19
votes

I followed the guide How to submit a package to PyPI to submit one package. It throwed the error below:


    Traceback (most recent call last):
      File "setup.py", line 27, in 
        'Programming Language :: Python',
      File "/usr/lib64/python2.6/distutils/core.py", line 152, in setup
        dist.run_commands()
      File "/usr/lib64/python2.6/distutils/dist.py", line 975, in run_commands
        self.run_command(cmd)
      File "/usr/lib64/python2.6/distutils/dist.py", line 995, in run_command
        cmd_obj.run()
      File "/usr/lib/python2.6/site-packages/setuptools/command/register.py", line 9, in run
        _register.run(self)
      File "/usr/lib64/python2.6/distutils/command/register.py", line 33, in run
        self._set_config()
      File "/usr/lib64/python2.6/distutils/command/register.py", line 84, in _set_config
        raise ValueError('%s not found in .pypirc' % self.repository)
    ValueError: PyPI-test not found in .pypirc

My .pypirc file context is:


    [distutils] # this tells distutils what package indexes you can push to
    index-servers =
        PyPI # the live PyPI
        PyPI-test # test PyPI

    [PyPI] # authentication details for live PyPI
    repository: https://PyPI.python.org/PyPI
    username: {{username}}
    password: {{password}}

    [PyPI-test] # authentication details for test PyPI
    repository: https://testPyPI.python.org/PyPI
    username: {{username}}

My OS env is

CentOS release 6.2 (Final)
and python env is
Python 2.6.6
.

What's the reason and how to fix it?

6
I believe the key point is where the .pyirc file should go. See my answer below.Overdrivr

6 Answers

21
votes

Some pitfalls to avoid in order to make this work:

The .pypirc file is expected inside the HOME directory. This is true for Windows and Unix.

If it's not working, it's because the .pypirc file is not found at the path indicated by the HOME variable.

On Windows, to know what your path is:

  • With PowerShell (if you are using pew to manage virtualenv for instance), echo $HOME.

  • With default Windows console, echo %HOMEPATH% (yes, talk about "portability")

Then place the .pypirc file right at that path.

As for the file, don't forget the distutil part, otherwise it won't work. Your file should be EXACTLY like that:

[distutils]
index-servers =
    pypi
    pypitest

[pypitest]
repository = https://testpypi.python.org/pypi
username = <your user name goes here>
password = <your password goes here>

[pypi]
repository = https://pypi.python.org/pypi
username = <your user name goes here>
password = <your password goes here>

My intuition tells me to not customize the pypi repository name, not sure it works otherwise.
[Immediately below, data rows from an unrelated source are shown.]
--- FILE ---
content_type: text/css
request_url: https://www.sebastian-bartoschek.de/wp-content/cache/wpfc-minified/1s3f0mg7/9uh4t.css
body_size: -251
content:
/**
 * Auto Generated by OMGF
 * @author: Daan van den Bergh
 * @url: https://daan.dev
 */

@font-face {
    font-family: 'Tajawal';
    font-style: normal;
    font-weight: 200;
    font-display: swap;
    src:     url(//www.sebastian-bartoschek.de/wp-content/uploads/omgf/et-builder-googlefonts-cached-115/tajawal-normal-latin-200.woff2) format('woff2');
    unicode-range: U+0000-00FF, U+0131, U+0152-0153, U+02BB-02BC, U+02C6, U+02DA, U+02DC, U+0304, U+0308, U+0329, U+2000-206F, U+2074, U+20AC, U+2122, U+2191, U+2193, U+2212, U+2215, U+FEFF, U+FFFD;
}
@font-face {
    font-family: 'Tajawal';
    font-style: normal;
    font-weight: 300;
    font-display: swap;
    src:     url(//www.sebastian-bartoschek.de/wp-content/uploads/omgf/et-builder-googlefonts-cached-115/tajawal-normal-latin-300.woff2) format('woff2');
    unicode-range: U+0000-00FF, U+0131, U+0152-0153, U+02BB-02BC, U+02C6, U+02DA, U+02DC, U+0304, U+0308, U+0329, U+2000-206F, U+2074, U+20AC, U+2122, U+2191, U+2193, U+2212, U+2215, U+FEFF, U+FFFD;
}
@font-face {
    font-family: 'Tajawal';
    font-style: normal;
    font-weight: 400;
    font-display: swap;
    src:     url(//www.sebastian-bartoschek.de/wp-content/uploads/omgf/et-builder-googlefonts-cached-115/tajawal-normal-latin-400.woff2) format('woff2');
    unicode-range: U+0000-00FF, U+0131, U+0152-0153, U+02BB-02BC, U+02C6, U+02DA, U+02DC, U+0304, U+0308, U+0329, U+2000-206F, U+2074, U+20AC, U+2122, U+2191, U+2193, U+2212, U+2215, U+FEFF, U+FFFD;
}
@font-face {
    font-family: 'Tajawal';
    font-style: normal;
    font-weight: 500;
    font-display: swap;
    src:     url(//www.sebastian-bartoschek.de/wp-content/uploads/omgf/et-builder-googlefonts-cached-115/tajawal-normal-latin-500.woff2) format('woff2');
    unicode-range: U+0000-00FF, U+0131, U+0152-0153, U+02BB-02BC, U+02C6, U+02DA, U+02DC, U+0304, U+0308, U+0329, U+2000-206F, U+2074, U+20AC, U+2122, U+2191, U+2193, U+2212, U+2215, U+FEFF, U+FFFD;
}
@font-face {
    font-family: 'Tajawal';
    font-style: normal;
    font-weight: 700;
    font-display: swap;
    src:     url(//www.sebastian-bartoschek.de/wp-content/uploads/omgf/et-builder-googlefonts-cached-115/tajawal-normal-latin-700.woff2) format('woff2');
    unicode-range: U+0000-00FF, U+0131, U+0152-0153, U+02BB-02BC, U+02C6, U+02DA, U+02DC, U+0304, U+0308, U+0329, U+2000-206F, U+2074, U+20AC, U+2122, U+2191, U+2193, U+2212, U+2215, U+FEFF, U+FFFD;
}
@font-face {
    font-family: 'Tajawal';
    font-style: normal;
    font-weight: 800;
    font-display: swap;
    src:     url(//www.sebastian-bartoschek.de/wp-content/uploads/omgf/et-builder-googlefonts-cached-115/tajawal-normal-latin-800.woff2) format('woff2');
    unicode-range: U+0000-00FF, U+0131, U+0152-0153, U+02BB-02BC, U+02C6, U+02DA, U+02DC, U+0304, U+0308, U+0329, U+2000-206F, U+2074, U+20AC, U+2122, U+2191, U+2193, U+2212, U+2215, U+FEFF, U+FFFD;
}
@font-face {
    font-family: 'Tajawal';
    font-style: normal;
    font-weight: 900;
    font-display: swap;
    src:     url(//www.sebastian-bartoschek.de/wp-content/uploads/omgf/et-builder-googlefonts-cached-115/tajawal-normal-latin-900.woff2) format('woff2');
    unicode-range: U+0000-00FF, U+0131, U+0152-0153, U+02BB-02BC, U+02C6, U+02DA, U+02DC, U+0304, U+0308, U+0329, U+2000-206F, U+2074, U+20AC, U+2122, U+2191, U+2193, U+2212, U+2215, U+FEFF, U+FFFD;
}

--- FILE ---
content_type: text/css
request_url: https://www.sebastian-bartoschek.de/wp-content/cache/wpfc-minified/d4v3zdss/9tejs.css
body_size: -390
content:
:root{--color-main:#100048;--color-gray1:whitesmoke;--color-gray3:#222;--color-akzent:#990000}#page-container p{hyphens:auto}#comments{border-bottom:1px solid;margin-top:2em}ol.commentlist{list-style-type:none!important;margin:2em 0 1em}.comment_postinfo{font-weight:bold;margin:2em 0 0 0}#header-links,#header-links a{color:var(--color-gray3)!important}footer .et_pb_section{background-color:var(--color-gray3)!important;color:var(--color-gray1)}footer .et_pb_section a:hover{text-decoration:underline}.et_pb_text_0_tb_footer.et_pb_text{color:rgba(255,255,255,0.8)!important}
Then, when you run the command, simple provide the -r (repository) flag with pypitest

python setup.py register -r pypitest

And that should do the trick.

13
votes

Make sure your .pypirc file is in your /home directory.

4
votes

When I got this error, I changed my .pypirc file to:

[distutils]
index-servers =
  pypi
  test

[pypi]
repository: https://pypi.python.org/pypi
username: {{username}}
password: {{password}}

[test]
repository: https://testpypi.python.org/pypi
username: {{username}}
password: {{password}}

and then I ran:

 python setup.py register

instead of:

python setup.py register -r pypitest

This prompted me for my username and password which I entered and it successfully registered. Note I was following Peter Downs' Guide

I realized this doesn't upload to pypitest, but I still managed to register my module to pypi using this method.

2
votes

I replaced "PyPI"/"PyPItest" both to lowercase letters: "pypi"/"pypi-test". The error disappeared, but prompt another error:

 Server response (403): You are not allowed to store 'mypackage' package information.
1
votes

You should remove the comments here since distutils doesn't parse them properly:

index-servers =
       PyPI # the live PyPI
       PyPI-test # test PyPI

So just:

index-servers =
       PyPI
       PyPI-test

Or maybe even better don't use mixed case and dashes for the repository names, as Junchen suggests. With the current version it should work, though.

0
votes

I used pypitest, rather than pypi-test. Works like charm.